Die große Aktualität des Kompaktkommentars zeigt sich daran, dass z.B. Wedde die Beobachtungsmöglichkeiten durch Drohnen kritisch beleuchtet (§ 6b BDSG, Rdnr. 13 ff.). Ebenfalls mit strengem Fokus wird von Weichert bei § 28b BDSG das Scoring dargestellt und der rechtliche Rahmen präzise aufgezeigt. Einen Schwerpunkt des Kommentars bildet der Beschäftigtendatenschutz, auch wenn der Kommentar das gesamte Datenschutzrecht behandelt. Dementsprechend hat Däubler noch kurzfristig eine erste Bewertung der Safe Harbor-Entscheidung des EuGH vorgenommen (§ 4b BDSG Rdnr. 12a ff.), die allerdings das Dilemma, in dem Arbeitgeber und Betriebsräte stecken, nämlich ob und wie ein Transfer von personenbezogenen Daten in die USA noch möglich ist, nicht lösen kann. Die Kommentierung zu § 32 BDSG, die sich Däubler und Wedde teilen, macht mit rd. 60 Seiten einen großen Teil des Kompaktkommentars aus. Auch hier werden aktuelle Themen wie Crowdworking behandelt (§ 32 BDSG Rdnr. 156a). Die jüngste Rechtsprechung des BAG, wonach eine Observation eines arbeitsunfähig erkrankten Arbeitnehmers und das Erstellen von Bildern/Videoaufnahmen allenfalls ausnahmsweise zulässig sein kann (BAG ZD 2015, 487 f. m. Anm. Tiedemann), wird ebenfalls nachvollzogen (§ 32 BDSG Rdnr. 132). Ebenso wird die Rechtsprechung des BAG zu zulässigen Auswertungen und zur Frage eines möglichen Beweiserhebungs- und -verwertungsverbots im Zusammenhang mit einer rechtswidrigen Datenerhebung bzw. -verarbeitung dargestellt (§ 32 BDSG Rdnr. 89 ff.), wobei allerdings die Verbindung zu Art. 8 EMRK und Art. 8 GRCh (s. Einleitung, Rdnr. 78 f.) nicht aufgezeigt wird (vgl. EGMR, Urt. v. 12.1.2016 – 61496/08 – Barbulescu). Entsprechend des von den Autoren gewünschten Nutzerkreises (Interessenvertreter und Beschäftigte) werden vielfältig Hinweise und Empfehlungen gegeben, wie der geltende Datenschutz i.R.d. betriebsverfassungsrechtlichen Möglichkeiten umgesetzt werden kann (z.B. § 32 BDSG, Rdnr. 123 f.). Schließlich wird die DS-GVO im Bereich des Beschäftigtendatenschutzes einer ersten kritischen Würdigung unterzogen.

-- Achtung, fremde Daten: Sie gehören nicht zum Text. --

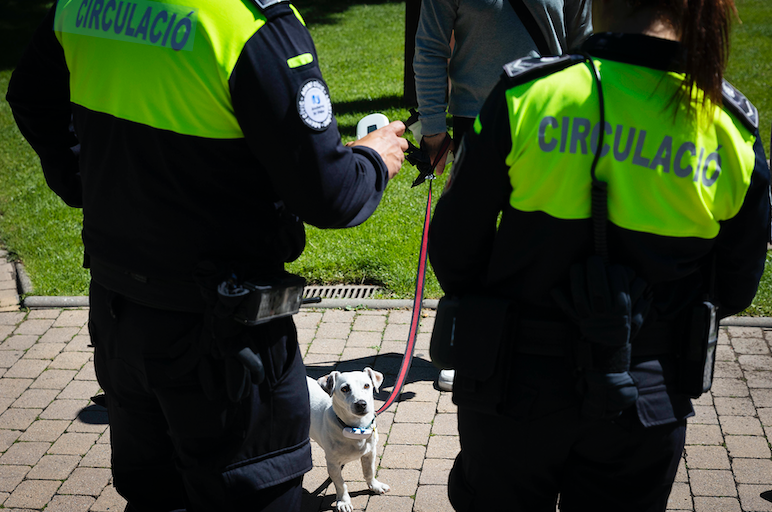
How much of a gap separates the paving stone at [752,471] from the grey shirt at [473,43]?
81.9 inches

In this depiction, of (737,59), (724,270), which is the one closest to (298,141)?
(724,270)

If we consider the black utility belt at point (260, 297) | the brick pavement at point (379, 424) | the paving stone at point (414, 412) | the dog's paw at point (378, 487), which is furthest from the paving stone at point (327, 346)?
the black utility belt at point (260, 297)

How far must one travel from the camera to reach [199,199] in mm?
1906

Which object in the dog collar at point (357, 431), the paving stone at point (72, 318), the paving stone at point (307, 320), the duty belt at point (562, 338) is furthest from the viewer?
the paving stone at point (72, 318)

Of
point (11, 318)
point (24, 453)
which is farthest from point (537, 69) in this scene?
point (11, 318)

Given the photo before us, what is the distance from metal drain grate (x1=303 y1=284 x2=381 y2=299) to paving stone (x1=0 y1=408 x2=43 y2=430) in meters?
1.96

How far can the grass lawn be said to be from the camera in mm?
5609

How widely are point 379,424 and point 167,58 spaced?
2508 mm

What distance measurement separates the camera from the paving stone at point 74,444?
12.1 feet

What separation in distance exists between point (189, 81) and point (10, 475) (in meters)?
→ 2.63

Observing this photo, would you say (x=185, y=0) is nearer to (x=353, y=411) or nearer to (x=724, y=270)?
(x=724, y=270)

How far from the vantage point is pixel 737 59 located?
39.4 feet

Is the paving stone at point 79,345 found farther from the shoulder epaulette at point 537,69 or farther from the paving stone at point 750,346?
the paving stone at point 750,346

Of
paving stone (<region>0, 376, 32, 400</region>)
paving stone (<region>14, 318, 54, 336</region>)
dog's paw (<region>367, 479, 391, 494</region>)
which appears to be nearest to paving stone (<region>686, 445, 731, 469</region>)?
dog's paw (<region>367, 479, 391, 494</region>)
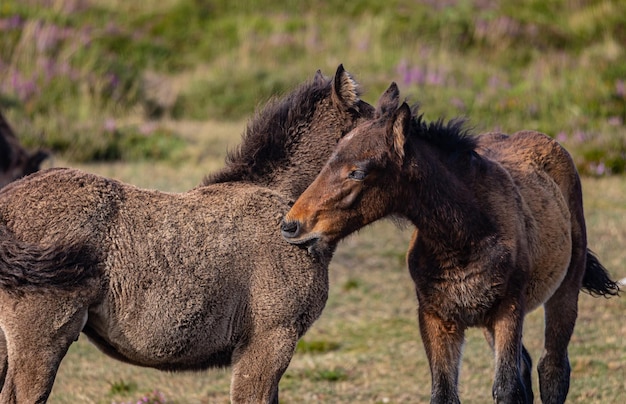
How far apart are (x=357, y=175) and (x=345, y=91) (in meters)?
0.66

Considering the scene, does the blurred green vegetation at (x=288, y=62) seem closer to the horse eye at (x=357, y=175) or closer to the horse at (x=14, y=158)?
the horse at (x=14, y=158)

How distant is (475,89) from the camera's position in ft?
59.0

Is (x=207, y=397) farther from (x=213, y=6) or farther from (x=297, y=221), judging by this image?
(x=213, y=6)

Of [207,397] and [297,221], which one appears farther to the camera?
[207,397]

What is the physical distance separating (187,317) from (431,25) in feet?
57.3

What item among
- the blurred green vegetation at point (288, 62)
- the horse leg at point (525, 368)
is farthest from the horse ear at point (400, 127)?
the blurred green vegetation at point (288, 62)

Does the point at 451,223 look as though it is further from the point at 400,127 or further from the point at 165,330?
the point at 165,330

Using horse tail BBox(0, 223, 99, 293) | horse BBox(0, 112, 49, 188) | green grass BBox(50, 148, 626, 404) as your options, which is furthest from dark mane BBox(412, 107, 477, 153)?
horse BBox(0, 112, 49, 188)

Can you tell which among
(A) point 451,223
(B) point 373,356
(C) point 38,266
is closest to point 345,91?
(A) point 451,223

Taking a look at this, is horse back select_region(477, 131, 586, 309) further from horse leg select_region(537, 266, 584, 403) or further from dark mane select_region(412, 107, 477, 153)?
dark mane select_region(412, 107, 477, 153)

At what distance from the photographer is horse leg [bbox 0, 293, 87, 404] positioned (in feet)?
15.0

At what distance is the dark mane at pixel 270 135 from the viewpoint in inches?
219

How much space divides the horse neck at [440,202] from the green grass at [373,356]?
80.5 inches

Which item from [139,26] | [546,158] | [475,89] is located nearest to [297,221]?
[546,158]
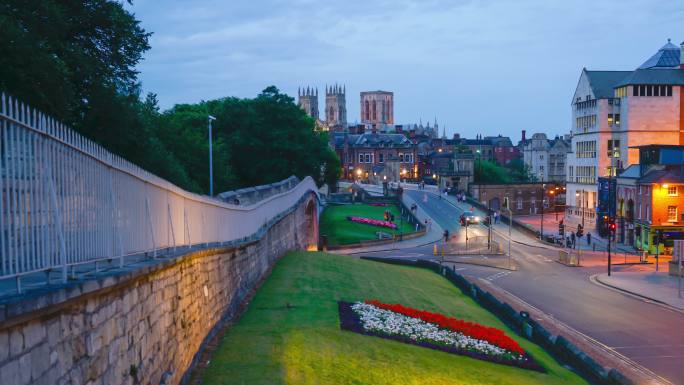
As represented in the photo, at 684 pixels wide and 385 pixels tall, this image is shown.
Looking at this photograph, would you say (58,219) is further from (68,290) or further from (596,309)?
(596,309)

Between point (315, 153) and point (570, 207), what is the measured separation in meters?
42.4

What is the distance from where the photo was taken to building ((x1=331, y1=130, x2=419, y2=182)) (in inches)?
6831

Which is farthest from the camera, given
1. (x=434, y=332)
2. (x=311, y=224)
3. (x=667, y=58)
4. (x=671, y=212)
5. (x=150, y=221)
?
(x=667, y=58)

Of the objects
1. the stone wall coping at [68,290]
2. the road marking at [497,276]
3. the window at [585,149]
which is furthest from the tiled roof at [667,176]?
the stone wall coping at [68,290]

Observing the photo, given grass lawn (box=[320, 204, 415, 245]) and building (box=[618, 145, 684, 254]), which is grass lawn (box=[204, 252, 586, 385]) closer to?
grass lawn (box=[320, 204, 415, 245])

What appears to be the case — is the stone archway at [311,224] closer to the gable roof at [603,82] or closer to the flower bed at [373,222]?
the flower bed at [373,222]

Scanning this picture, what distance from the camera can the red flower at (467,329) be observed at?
Result: 75.8ft

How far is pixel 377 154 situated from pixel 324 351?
158031 mm

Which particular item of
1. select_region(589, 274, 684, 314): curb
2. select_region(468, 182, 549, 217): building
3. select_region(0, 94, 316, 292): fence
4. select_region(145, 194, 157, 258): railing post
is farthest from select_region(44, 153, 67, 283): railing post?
select_region(468, 182, 549, 217): building

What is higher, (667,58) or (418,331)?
(667,58)

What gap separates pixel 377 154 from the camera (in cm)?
17450

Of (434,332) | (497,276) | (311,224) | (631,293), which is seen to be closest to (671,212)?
(497,276)

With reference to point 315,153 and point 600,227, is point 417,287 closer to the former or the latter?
point 315,153

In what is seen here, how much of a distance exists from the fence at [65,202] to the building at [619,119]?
7502 centimetres
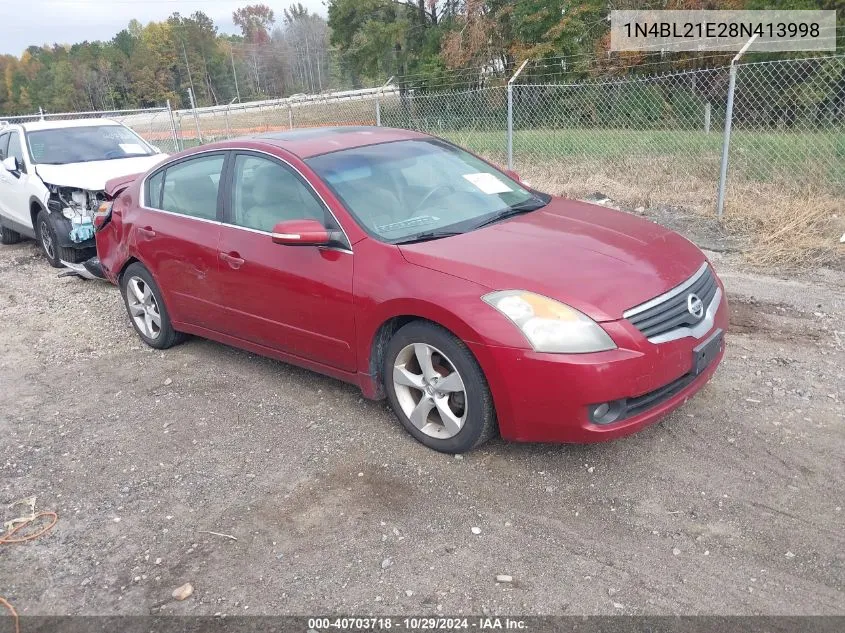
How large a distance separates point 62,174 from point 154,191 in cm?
345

Die Neuauflage des Kompaktkommentars überzeugt auf ganzer Linie. Er hält, was der Titel verspricht. Der äußerst gelungene Kommentar zum BDSG erläutert das gesamte Datenschutzrecht kompakt und gut verständlich. Im Unterschied zu den Konkurrenten und dem Großkommentar zum BDSG hat er einen klaren Fokus auf den Beschäftigtendatenschutz, was ihn zum Standardwerk für die Arbeitnehmer- und Betriebsräteberatung macht. Er ist aber zugleich auch für Arbeitgeber und betriebliche Datenschutzbeauftragte von hohem Interesse, will man bei Datenschutzproblemen auf dem Stand der Zeit argumentieren. Auch wenn der Preis gegenüber der Vorauflage gestiegen ist, ist das Preis-/Leistungsverhältnis weiterhin gut. Eine unbedingte Kaufempfehlung kann ausgesprochen werden.

 

Dr. Jens Tiedemann ist Richter am Arbeitsgericht, Frankfurt/M.